Claire Ptak's 15 Best Baking Tips, Tricks, And Hacks - Exclusive

It's fair to say that Claire Ptak knows a few things about baking. Besides being an enthusiast for all things cake, Ptak is a food stylist, food writer, recipe developer, and owner of Violet Cakes in East London. She began her baking career as a pastry chef at Chez Panisse, where acclaimed chef Alice Waters mentored her. She then moved to London in 2005, where she started selling cakes on the Broadway Market before opening Violet Cakes in 2010. Ptak's baking style focuses on seasonality and quality ingredients, including some vegan and organic staples. In 2018, Ptak received high accolades for her elaborate lemon and elderflower wedding cake — which was one of the stars of the royal wedding of Prince Harry and Meghan Markle.

We had the opportunity to chat with Claire about all things cakes, cookies, and everything in between. Here are some of her best tips for home bakers.

Read the recipe a few times before starting

Being a great home baker is all about first being prepared. One of Ptak's first tips for bakers is to read the recipe at least two times before starting. "The most mistakes I find are made when you're kind of losing your place in the recipe, or you haven't read all the way through," she notes. "You get started, and you realize you don't have an ingredient or tool that you need, or you start mixing, and you've put, you know, like all the sugar in when you're only supposed to put half the sugar in."

When you're looking over a recipe for the first time, it's wise to assess when and where you'll have to add ingredients. Not only does this ensure you have all of the ingredients at the ready (because who has time to take a brief intermission and run to the grocery store, anyway?), but that you have a clear grasp of when and how your recipe is going to go.

Use egg yolks for a decadent chocolate chip cookie

One of the most popular treats at Violet Cakes is chocolate chip cookies, the recipe for which was published in both Ptak's book and The Guardian. Ptak's recipe uses three whole egg yolks, unlike other chocolate chip cookie recipes, which commonly use whole eggs.

Although she wouldn't suggest bakers swap out entire eggs for egg yolks in any cookie recipe due to the difference in proportions and precarious balance of ingredients, Ptak explains that her recipe for egg yolk chocolate chip cookies upgrades the flavor and texture of the cookies. She adds the egg yolks to her cookie recipe after creaming the butter and the sugar together with a bit of salt. "It makes for like this kind of crisp, crumbly exterior, and you can still get that like gooey kind of under-baked center," she mentions. "I feel like it just changed the chocolate chip cookie for me."
◆ ◆ ◆
Instruction A: According to the article on Claire Ptak's baking tips, in what year did she open Violet Cakes?
Instruction B: Carry on the article of Claire Ptak's baking tips, picking up after its last paragraph.

[Saved entries]
◆ ◆ ◆
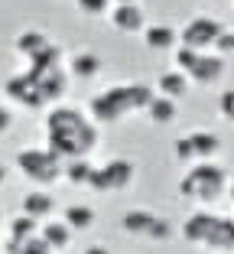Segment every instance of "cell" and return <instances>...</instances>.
Wrapping results in <instances>:
<instances>
[{
    "instance_id": "cell-22",
    "label": "cell",
    "mask_w": 234,
    "mask_h": 254,
    "mask_svg": "<svg viewBox=\"0 0 234 254\" xmlns=\"http://www.w3.org/2000/svg\"><path fill=\"white\" fill-rule=\"evenodd\" d=\"M176 114H179L176 101H169V98H163V95H156L150 101V108H146V118H150L153 124H173Z\"/></svg>"
},
{
    "instance_id": "cell-9",
    "label": "cell",
    "mask_w": 234,
    "mask_h": 254,
    "mask_svg": "<svg viewBox=\"0 0 234 254\" xmlns=\"http://www.w3.org/2000/svg\"><path fill=\"white\" fill-rule=\"evenodd\" d=\"M134 176H137L134 160L117 157V160H107L104 166H94L88 186L94 189V192H121V189H127L130 183H134Z\"/></svg>"
},
{
    "instance_id": "cell-7",
    "label": "cell",
    "mask_w": 234,
    "mask_h": 254,
    "mask_svg": "<svg viewBox=\"0 0 234 254\" xmlns=\"http://www.w3.org/2000/svg\"><path fill=\"white\" fill-rule=\"evenodd\" d=\"M221 33H225V23L221 20H215V16H208V13H198L179 30V46L198 49V53H212Z\"/></svg>"
},
{
    "instance_id": "cell-23",
    "label": "cell",
    "mask_w": 234,
    "mask_h": 254,
    "mask_svg": "<svg viewBox=\"0 0 234 254\" xmlns=\"http://www.w3.org/2000/svg\"><path fill=\"white\" fill-rule=\"evenodd\" d=\"M91 173H94L91 160H68L65 163V183H72V186H88Z\"/></svg>"
},
{
    "instance_id": "cell-10",
    "label": "cell",
    "mask_w": 234,
    "mask_h": 254,
    "mask_svg": "<svg viewBox=\"0 0 234 254\" xmlns=\"http://www.w3.org/2000/svg\"><path fill=\"white\" fill-rule=\"evenodd\" d=\"M3 95L13 101V105L26 108V111H36V108H46L49 101H46L43 88H39V82L33 78L30 72H20V75H10L7 85H3Z\"/></svg>"
},
{
    "instance_id": "cell-24",
    "label": "cell",
    "mask_w": 234,
    "mask_h": 254,
    "mask_svg": "<svg viewBox=\"0 0 234 254\" xmlns=\"http://www.w3.org/2000/svg\"><path fill=\"white\" fill-rule=\"evenodd\" d=\"M75 7L82 10L85 16H107L111 13V0H75Z\"/></svg>"
},
{
    "instance_id": "cell-19",
    "label": "cell",
    "mask_w": 234,
    "mask_h": 254,
    "mask_svg": "<svg viewBox=\"0 0 234 254\" xmlns=\"http://www.w3.org/2000/svg\"><path fill=\"white\" fill-rule=\"evenodd\" d=\"M68 72L75 75V78H98L101 75V56L82 49V53H75L68 59Z\"/></svg>"
},
{
    "instance_id": "cell-14",
    "label": "cell",
    "mask_w": 234,
    "mask_h": 254,
    "mask_svg": "<svg viewBox=\"0 0 234 254\" xmlns=\"http://www.w3.org/2000/svg\"><path fill=\"white\" fill-rule=\"evenodd\" d=\"M192 88L189 75L182 72V68H166V72H159L156 78V95L169 98V101H179V98H186Z\"/></svg>"
},
{
    "instance_id": "cell-15",
    "label": "cell",
    "mask_w": 234,
    "mask_h": 254,
    "mask_svg": "<svg viewBox=\"0 0 234 254\" xmlns=\"http://www.w3.org/2000/svg\"><path fill=\"white\" fill-rule=\"evenodd\" d=\"M52 212H55V199L49 189H33V192L23 195V215L46 222V218H52Z\"/></svg>"
},
{
    "instance_id": "cell-25",
    "label": "cell",
    "mask_w": 234,
    "mask_h": 254,
    "mask_svg": "<svg viewBox=\"0 0 234 254\" xmlns=\"http://www.w3.org/2000/svg\"><path fill=\"white\" fill-rule=\"evenodd\" d=\"M212 53H218L221 59H225V56H234V30H225V33H221Z\"/></svg>"
},
{
    "instance_id": "cell-30",
    "label": "cell",
    "mask_w": 234,
    "mask_h": 254,
    "mask_svg": "<svg viewBox=\"0 0 234 254\" xmlns=\"http://www.w3.org/2000/svg\"><path fill=\"white\" fill-rule=\"evenodd\" d=\"M3 183H7V166L0 163V186H3Z\"/></svg>"
},
{
    "instance_id": "cell-27",
    "label": "cell",
    "mask_w": 234,
    "mask_h": 254,
    "mask_svg": "<svg viewBox=\"0 0 234 254\" xmlns=\"http://www.w3.org/2000/svg\"><path fill=\"white\" fill-rule=\"evenodd\" d=\"M218 111L225 114L228 121H234V88L221 91V98H218Z\"/></svg>"
},
{
    "instance_id": "cell-29",
    "label": "cell",
    "mask_w": 234,
    "mask_h": 254,
    "mask_svg": "<svg viewBox=\"0 0 234 254\" xmlns=\"http://www.w3.org/2000/svg\"><path fill=\"white\" fill-rule=\"evenodd\" d=\"M85 254H111V251H107L104 245H91V248H88V251H85Z\"/></svg>"
},
{
    "instance_id": "cell-28",
    "label": "cell",
    "mask_w": 234,
    "mask_h": 254,
    "mask_svg": "<svg viewBox=\"0 0 234 254\" xmlns=\"http://www.w3.org/2000/svg\"><path fill=\"white\" fill-rule=\"evenodd\" d=\"M10 124H13V114H10V108L3 105V101H0V137H3V134L10 130Z\"/></svg>"
},
{
    "instance_id": "cell-26",
    "label": "cell",
    "mask_w": 234,
    "mask_h": 254,
    "mask_svg": "<svg viewBox=\"0 0 234 254\" xmlns=\"http://www.w3.org/2000/svg\"><path fill=\"white\" fill-rule=\"evenodd\" d=\"M16 254H55V251H52V248H49V245H46V241L36 235V238H30V241H26V245H23Z\"/></svg>"
},
{
    "instance_id": "cell-3",
    "label": "cell",
    "mask_w": 234,
    "mask_h": 254,
    "mask_svg": "<svg viewBox=\"0 0 234 254\" xmlns=\"http://www.w3.org/2000/svg\"><path fill=\"white\" fill-rule=\"evenodd\" d=\"M228 170L215 160H202V163H192L189 170L182 173L179 180V195L189 202H198V205H212L221 195H228Z\"/></svg>"
},
{
    "instance_id": "cell-1",
    "label": "cell",
    "mask_w": 234,
    "mask_h": 254,
    "mask_svg": "<svg viewBox=\"0 0 234 254\" xmlns=\"http://www.w3.org/2000/svg\"><path fill=\"white\" fill-rule=\"evenodd\" d=\"M46 147L65 163L88 160V153L98 147V124L75 105H55L46 114Z\"/></svg>"
},
{
    "instance_id": "cell-16",
    "label": "cell",
    "mask_w": 234,
    "mask_h": 254,
    "mask_svg": "<svg viewBox=\"0 0 234 254\" xmlns=\"http://www.w3.org/2000/svg\"><path fill=\"white\" fill-rule=\"evenodd\" d=\"M143 46L153 49V53H169V49L179 46V30H173L166 23H153V26L143 30Z\"/></svg>"
},
{
    "instance_id": "cell-11",
    "label": "cell",
    "mask_w": 234,
    "mask_h": 254,
    "mask_svg": "<svg viewBox=\"0 0 234 254\" xmlns=\"http://www.w3.org/2000/svg\"><path fill=\"white\" fill-rule=\"evenodd\" d=\"M215 225H218V215H215V212H208V209L192 212V215L182 222V238L189 241V245L208 248V241H212V235H215Z\"/></svg>"
},
{
    "instance_id": "cell-32",
    "label": "cell",
    "mask_w": 234,
    "mask_h": 254,
    "mask_svg": "<svg viewBox=\"0 0 234 254\" xmlns=\"http://www.w3.org/2000/svg\"><path fill=\"white\" fill-rule=\"evenodd\" d=\"M228 199H231V205H234V183L228 186Z\"/></svg>"
},
{
    "instance_id": "cell-2",
    "label": "cell",
    "mask_w": 234,
    "mask_h": 254,
    "mask_svg": "<svg viewBox=\"0 0 234 254\" xmlns=\"http://www.w3.org/2000/svg\"><path fill=\"white\" fill-rule=\"evenodd\" d=\"M156 98V91L143 82H121L111 88L98 91L88 101V114L94 124H117V121L130 118L137 111H146L150 101Z\"/></svg>"
},
{
    "instance_id": "cell-5",
    "label": "cell",
    "mask_w": 234,
    "mask_h": 254,
    "mask_svg": "<svg viewBox=\"0 0 234 254\" xmlns=\"http://www.w3.org/2000/svg\"><path fill=\"white\" fill-rule=\"evenodd\" d=\"M176 68L189 75V82L195 85H218L225 78V59L218 53H198V49H186V46H176Z\"/></svg>"
},
{
    "instance_id": "cell-31",
    "label": "cell",
    "mask_w": 234,
    "mask_h": 254,
    "mask_svg": "<svg viewBox=\"0 0 234 254\" xmlns=\"http://www.w3.org/2000/svg\"><path fill=\"white\" fill-rule=\"evenodd\" d=\"M0 251H3V218H0Z\"/></svg>"
},
{
    "instance_id": "cell-17",
    "label": "cell",
    "mask_w": 234,
    "mask_h": 254,
    "mask_svg": "<svg viewBox=\"0 0 234 254\" xmlns=\"http://www.w3.org/2000/svg\"><path fill=\"white\" fill-rule=\"evenodd\" d=\"M39 238L52 248V251H62V248H68V241H72V228H68L62 218H46V222L39 225Z\"/></svg>"
},
{
    "instance_id": "cell-33",
    "label": "cell",
    "mask_w": 234,
    "mask_h": 254,
    "mask_svg": "<svg viewBox=\"0 0 234 254\" xmlns=\"http://www.w3.org/2000/svg\"><path fill=\"white\" fill-rule=\"evenodd\" d=\"M114 7H117V3H137V0H111Z\"/></svg>"
},
{
    "instance_id": "cell-13",
    "label": "cell",
    "mask_w": 234,
    "mask_h": 254,
    "mask_svg": "<svg viewBox=\"0 0 234 254\" xmlns=\"http://www.w3.org/2000/svg\"><path fill=\"white\" fill-rule=\"evenodd\" d=\"M39 225H43V222H36V218H30V215H23V212H20V215H16L13 222L7 225L3 251H7V254H16V251H20V248L26 245L30 238H36V235H39Z\"/></svg>"
},
{
    "instance_id": "cell-6",
    "label": "cell",
    "mask_w": 234,
    "mask_h": 254,
    "mask_svg": "<svg viewBox=\"0 0 234 254\" xmlns=\"http://www.w3.org/2000/svg\"><path fill=\"white\" fill-rule=\"evenodd\" d=\"M121 228L134 238H150V241H169L173 238V225L169 218L156 215L150 209H127L121 215Z\"/></svg>"
},
{
    "instance_id": "cell-12",
    "label": "cell",
    "mask_w": 234,
    "mask_h": 254,
    "mask_svg": "<svg viewBox=\"0 0 234 254\" xmlns=\"http://www.w3.org/2000/svg\"><path fill=\"white\" fill-rule=\"evenodd\" d=\"M111 26L124 36H137V33L146 30V16L140 3H117L111 7Z\"/></svg>"
},
{
    "instance_id": "cell-20",
    "label": "cell",
    "mask_w": 234,
    "mask_h": 254,
    "mask_svg": "<svg viewBox=\"0 0 234 254\" xmlns=\"http://www.w3.org/2000/svg\"><path fill=\"white\" fill-rule=\"evenodd\" d=\"M62 222H65L72 232H85V228H91V225L98 222V212L91 209V205L72 202V205H65V215H62Z\"/></svg>"
},
{
    "instance_id": "cell-18",
    "label": "cell",
    "mask_w": 234,
    "mask_h": 254,
    "mask_svg": "<svg viewBox=\"0 0 234 254\" xmlns=\"http://www.w3.org/2000/svg\"><path fill=\"white\" fill-rule=\"evenodd\" d=\"M46 46H49V36H46L43 30H23L20 36L13 39V49H16V56H23L26 62H30V59H36V56L43 53Z\"/></svg>"
},
{
    "instance_id": "cell-34",
    "label": "cell",
    "mask_w": 234,
    "mask_h": 254,
    "mask_svg": "<svg viewBox=\"0 0 234 254\" xmlns=\"http://www.w3.org/2000/svg\"><path fill=\"white\" fill-rule=\"evenodd\" d=\"M231 7H234V0H231Z\"/></svg>"
},
{
    "instance_id": "cell-4",
    "label": "cell",
    "mask_w": 234,
    "mask_h": 254,
    "mask_svg": "<svg viewBox=\"0 0 234 254\" xmlns=\"http://www.w3.org/2000/svg\"><path fill=\"white\" fill-rule=\"evenodd\" d=\"M13 163L30 183H36V189L55 186L59 180H65V160L55 157L49 147H23L13 157Z\"/></svg>"
},
{
    "instance_id": "cell-21",
    "label": "cell",
    "mask_w": 234,
    "mask_h": 254,
    "mask_svg": "<svg viewBox=\"0 0 234 254\" xmlns=\"http://www.w3.org/2000/svg\"><path fill=\"white\" fill-rule=\"evenodd\" d=\"M208 248H215V251H234V218L231 215H218V225H215V235L208 241Z\"/></svg>"
},
{
    "instance_id": "cell-8",
    "label": "cell",
    "mask_w": 234,
    "mask_h": 254,
    "mask_svg": "<svg viewBox=\"0 0 234 254\" xmlns=\"http://www.w3.org/2000/svg\"><path fill=\"white\" fill-rule=\"evenodd\" d=\"M221 150V137L212 130H192V134L179 137L173 143V157L179 163H202V160H215V153Z\"/></svg>"
}]
</instances>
◆ ◆ ◆
Task result A: 2010

Task result B:
Scoop your cookie dough using an ice cream scoop

A large part of running a successful bakery is all about efficiency and presentation. One of the ways that Ptak and her staff efficiently scoop their cookie dough batter is with an ice cream scoop. Ptak notes not only does this save time (and the feeling of having sticky cookie dough all over your fingers), but it also "kind of looks like a bakery cookie" when you plop the cookie down on the sheet. In addition, she notes that this trick gives the perfectly round shape for cookies — which will also save you the agony of giving someone the smallest cookie in the batch.

You can purchase specially-designed cookie scoops of varying sizes, including 1, 2, and 3-tablespoon measurements, though the ice cream scoop will give you the biggest cookie. Since many of these scoops are designed with levers, you can quickly push out the same amount of batter for each scoop.

Don't wash your cake pans in the dishwasher

Everyone loves easy cleaning routines. But the one mistake you should avoid making in the kitchen is washing your cake pans in the dishwasher. Ptak notes that this is important because the dishwasher tends to ruin the finish on these pans, which in turn can mean that food is more apt to stick to the pan.

Even if your bakeware is non-stick and labeled as "dishwasher safe," you should still avoid putting it in the dishwasher. Instead, hand-wash your cookie sheets and non-stick bakeware with warm, soapy water and adequately dry it before storing. Aluminum pans are not coated with a non-stick finish and are easily susceptible to changing color if it is cleaned via a dishwasher. If you find flecks of cake or cookie residue stuck to your pans, gently scrub them with a nylon sponge and mild dish soap until the food residue has been removed. You should also try to clean these pans relatively quickly after use for better ease of cleaning.

Milled flax is a great vegan egg replacement

As Violet Cakes accommodates both vegan and non-vegan cake orders, Ptak prioritizes not only flavor in her vegan recipes but also textures. "I always want the texture to be as delightful and as delicious as possible," she notes. This includes looking beyond the animal-based ingredients in her recipes, such as choosing a flour that can break up the density of many vegan recipes.

Ptak's philosophy of using minimally processed ingredients is also very evident in her use of milled flax seeds as a replacement for eggs in her cake recipe — rather than more heavily-processed starch alternatives. "I like to keep things as whole as possible rather than using more processed ingredients... I think [milled flax seed] works really well, and I love the texture of that." Ptak also uses flax seeds for their numerous nutritional benefits, which include omega-3 fatty acids, fiber, and vitamins like thiamine.

Keep your baking tools lightweight

One of the kitchen tools that Claire Ptak can't live without is her anodized aluminum baking pans with a false bottom. "They bake really evenly and really well... and they're lightweight and easy to have in the kitchen," Ptak comments. She also recommends having a litany of other lightweight baking tools in the kitchen for easy use and moving from one place to another. Among these are large stainless steel mixing bowls, which can be easily cleaned and stacked on top of one another for storage.

There are some merits to having heavy baking tools, but Ptak notes that these are often more obstructive to carry and move around. She recounts having several ceramic mixing bowls when she first moved to London from California. She loves using these bowls for baking with family but notes that the stainless steel ones are much easier to use regularly.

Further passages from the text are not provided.